Normally, when your cat is angry with you, they'll let you know it - usually with a swipe of a claw and a big hiss. But besides this very obvious communication of anger or displeasure, cats also communicate in much more subtle ways.
Since they can't speak, cats talk in their own nonverbal ways, namely through body language. These signals are often displayed before a cat gets angry enough to lash out - we often just don't see them, or don't know they're there. For instance, when you're petting your cat and they suddenly swat at you, seemingly out of the blue.
Here are 6 subtle signals your cat may be giving you to show they're getting upset.

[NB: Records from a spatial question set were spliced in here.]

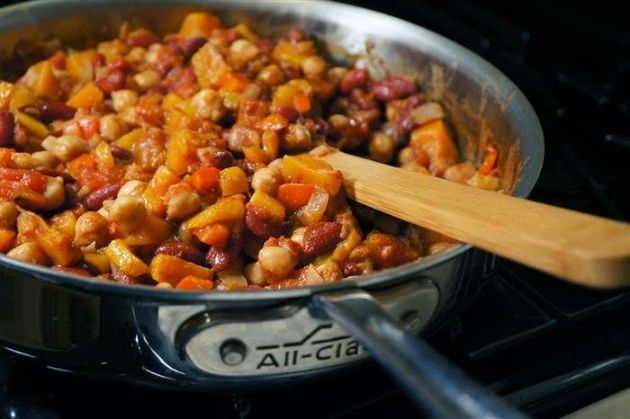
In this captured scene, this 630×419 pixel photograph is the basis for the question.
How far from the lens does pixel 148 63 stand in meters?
2.10

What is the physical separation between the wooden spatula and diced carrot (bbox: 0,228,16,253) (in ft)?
2.34

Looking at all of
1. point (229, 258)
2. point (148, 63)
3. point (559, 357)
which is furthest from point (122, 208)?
point (559, 357)

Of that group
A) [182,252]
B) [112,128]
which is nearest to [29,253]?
[182,252]

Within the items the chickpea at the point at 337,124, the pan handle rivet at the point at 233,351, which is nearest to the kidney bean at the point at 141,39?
the chickpea at the point at 337,124

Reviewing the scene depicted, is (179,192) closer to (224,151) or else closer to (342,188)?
(224,151)

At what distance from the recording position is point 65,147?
1725mm

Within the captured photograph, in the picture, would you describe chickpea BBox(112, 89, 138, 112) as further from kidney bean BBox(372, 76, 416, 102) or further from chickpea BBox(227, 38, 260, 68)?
kidney bean BBox(372, 76, 416, 102)

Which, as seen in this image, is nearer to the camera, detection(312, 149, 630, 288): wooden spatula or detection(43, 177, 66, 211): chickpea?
detection(312, 149, 630, 288): wooden spatula

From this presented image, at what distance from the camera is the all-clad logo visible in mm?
1111

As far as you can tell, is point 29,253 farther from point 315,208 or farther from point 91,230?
point 315,208

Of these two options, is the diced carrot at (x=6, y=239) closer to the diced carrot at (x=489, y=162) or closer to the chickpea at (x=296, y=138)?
the chickpea at (x=296, y=138)

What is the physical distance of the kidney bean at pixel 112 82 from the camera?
2.00 metres

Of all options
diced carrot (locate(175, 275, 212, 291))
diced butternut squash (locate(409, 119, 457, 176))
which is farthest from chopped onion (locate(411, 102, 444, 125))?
diced carrot (locate(175, 275, 212, 291))

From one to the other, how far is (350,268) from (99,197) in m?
0.57
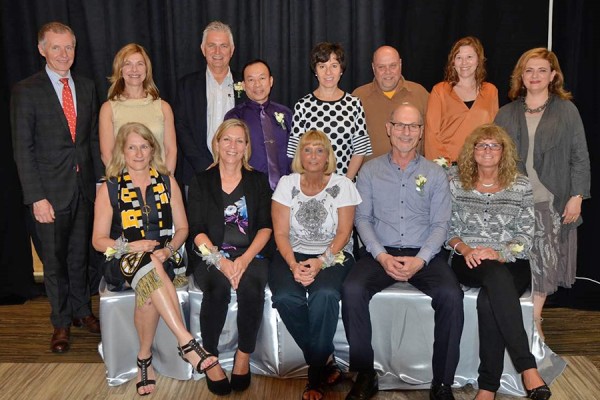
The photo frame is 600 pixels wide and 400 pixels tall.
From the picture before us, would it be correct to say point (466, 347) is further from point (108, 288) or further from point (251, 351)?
point (108, 288)

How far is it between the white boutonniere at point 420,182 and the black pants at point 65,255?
6.54 feet

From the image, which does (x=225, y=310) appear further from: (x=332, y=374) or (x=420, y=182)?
(x=420, y=182)

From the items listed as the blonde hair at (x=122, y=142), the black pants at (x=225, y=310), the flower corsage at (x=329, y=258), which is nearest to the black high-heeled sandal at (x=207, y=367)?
the black pants at (x=225, y=310)

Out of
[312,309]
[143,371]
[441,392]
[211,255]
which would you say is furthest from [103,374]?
[441,392]

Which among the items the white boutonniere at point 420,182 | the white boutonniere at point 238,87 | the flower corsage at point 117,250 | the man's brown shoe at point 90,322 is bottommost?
the man's brown shoe at point 90,322

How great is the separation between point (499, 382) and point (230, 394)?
132 centimetres

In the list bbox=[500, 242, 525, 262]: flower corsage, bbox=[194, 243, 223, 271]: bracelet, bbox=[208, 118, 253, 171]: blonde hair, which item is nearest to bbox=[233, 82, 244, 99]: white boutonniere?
bbox=[208, 118, 253, 171]: blonde hair

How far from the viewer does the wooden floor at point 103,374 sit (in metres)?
3.25

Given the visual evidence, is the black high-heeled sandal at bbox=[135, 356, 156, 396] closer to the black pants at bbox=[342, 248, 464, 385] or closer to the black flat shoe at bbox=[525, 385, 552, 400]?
the black pants at bbox=[342, 248, 464, 385]

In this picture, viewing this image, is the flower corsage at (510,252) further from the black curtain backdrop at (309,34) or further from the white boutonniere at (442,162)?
the black curtain backdrop at (309,34)

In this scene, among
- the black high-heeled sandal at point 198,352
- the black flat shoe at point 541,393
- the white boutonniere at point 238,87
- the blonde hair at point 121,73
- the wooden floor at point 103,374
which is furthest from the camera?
the white boutonniere at point 238,87

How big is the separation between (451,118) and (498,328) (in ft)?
4.27

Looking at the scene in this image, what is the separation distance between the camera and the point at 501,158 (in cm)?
336

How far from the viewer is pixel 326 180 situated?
3.49 meters
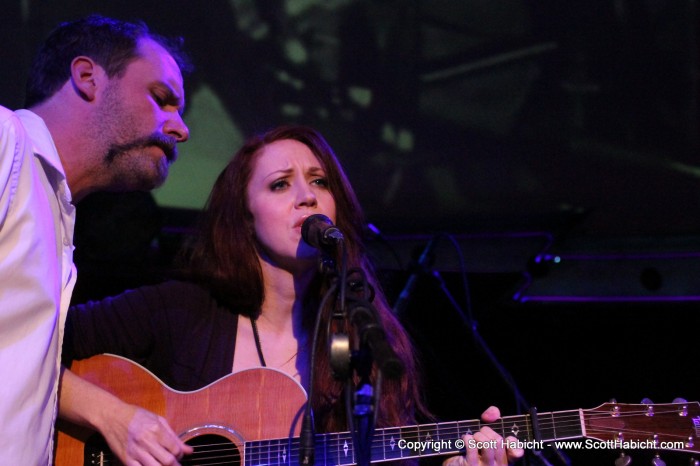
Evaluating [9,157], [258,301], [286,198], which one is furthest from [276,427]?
[9,157]

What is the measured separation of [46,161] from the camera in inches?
77.9

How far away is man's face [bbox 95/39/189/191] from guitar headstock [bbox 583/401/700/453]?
195cm

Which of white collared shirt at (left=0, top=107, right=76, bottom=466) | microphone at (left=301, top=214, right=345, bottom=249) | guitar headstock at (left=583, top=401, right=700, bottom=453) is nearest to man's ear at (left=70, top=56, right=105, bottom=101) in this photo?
white collared shirt at (left=0, top=107, right=76, bottom=466)

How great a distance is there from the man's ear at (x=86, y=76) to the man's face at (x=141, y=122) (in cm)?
5

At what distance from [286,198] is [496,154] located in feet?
7.30

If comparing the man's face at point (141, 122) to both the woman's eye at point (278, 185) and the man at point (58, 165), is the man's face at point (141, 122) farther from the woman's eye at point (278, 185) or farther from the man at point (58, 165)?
the woman's eye at point (278, 185)

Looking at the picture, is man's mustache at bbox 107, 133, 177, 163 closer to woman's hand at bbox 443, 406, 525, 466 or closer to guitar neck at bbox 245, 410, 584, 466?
guitar neck at bbox 245, 410, 584, 466

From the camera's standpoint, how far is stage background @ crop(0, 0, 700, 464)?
4.15 metres

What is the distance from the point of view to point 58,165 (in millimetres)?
2018

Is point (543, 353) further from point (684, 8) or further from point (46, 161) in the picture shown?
point (46, 161)

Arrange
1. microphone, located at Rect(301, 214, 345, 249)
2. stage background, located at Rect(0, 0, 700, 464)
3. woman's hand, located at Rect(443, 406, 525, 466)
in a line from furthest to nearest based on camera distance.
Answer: stage background, located at Rect(0, 0, 700, 464) < woman's hand, located at Rect(443, 406, 525, 466) < microphone, located at Rect(301, 214, 345, 249)

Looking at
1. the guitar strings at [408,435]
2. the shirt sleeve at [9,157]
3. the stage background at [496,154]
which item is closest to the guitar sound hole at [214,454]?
the guitar strings at [408,435]

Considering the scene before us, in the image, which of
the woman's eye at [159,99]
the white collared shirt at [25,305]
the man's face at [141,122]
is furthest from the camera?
the woman's eye at [159,99]

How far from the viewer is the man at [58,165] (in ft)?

1. Pay Attention to The Tail
Most seasoned cat owners know that cats communicate largely with their tails. For new cat owners, it can be a bit difficult to discern what these tail positions mean! If your cat's tail starts lashing back and forth, looking almost like a dog wagging its tail, it indicates your cat is upset. Unlike a dog wagging its tail in excitement or happiness, a cat with a tail whipping back and forth is irritated, angry, and probably about to pounce!
2. Don't Forget the Ears
A cat's ears are more than just cute little satellites. They're also a way for your cat to communicate with you - and other animals. If a cat is feeling threatened or upset, their ears will turn flat and toward the side. They look almost like airplane wings! This also helps buffer any upsetting sound that comes from that direction - but they're also more protected from any attackers. Owners can consider this to be early ear-warnings to back off and stop whatever has prompted the cat to feel threatened.
If your cat is past uneasy or anxious, and straight-up angry or scared, their ears will be pinned flat to their head. This is usually when a cat feels cornered or in danger, and is likely to lash out and protect itself.
3. It's All In the Eyes
Constricted pupils can indicate your cat is agitated or angry. If your cat’s eyes are big and round and their pupils are the size of pinpricks, it doesn't necessarily mean they're angry. But pair constricted pupils with a lashing tail, and your cat is definitely trying to let you know they're upset about something.
4. The Cold Shoulder
Some cats that are more reserved in showing their affection will often show they love their humans by actually being in the same room as them - and even following them from room to room when they move. If a cat is mad or annoyed with you, they might leave the area you're in or sit and stare at you from across the room, just observing your movements. Sometimes it's best to just give your cat some space to calm down, especially if there is something that is stressing them out.
5. They Get Twice as Fluffy
When a cat is feeling uneasy, gets suddenly startled, or is extremely upset, their fur will puff up. This is something of a defense mechanism - when they fluff up all their fur, they look much bigger and much more intimidating.
6. The Stare Down
In the animal world, prolonged eye contact is seen as an act of aggression and dominance. So if your cat is staring you down with those thin, constricted pupils ... well, you get the drift by meow!
Causes of Stress/Upset in Cats
And while a grumpy kitty every now and then is to be expected (like with any animal), if it happens more often than usual, it might be time to try and get to the bottom of why. Is your cat stressed or maybe unhappy? Here are some causes to consider.
- Environmental changes, such as the introduction of a new household member or change in the physical environment (construction, etc)
- A sudden change in daily routine
- A "boring" household environment that doesn't allow for normal cat behaviors like hunting, scratching and territory "marking"
- Conflicts between cats or other animals caused by the introduction of a new pet into the household
- The loss of another companion pet or owner.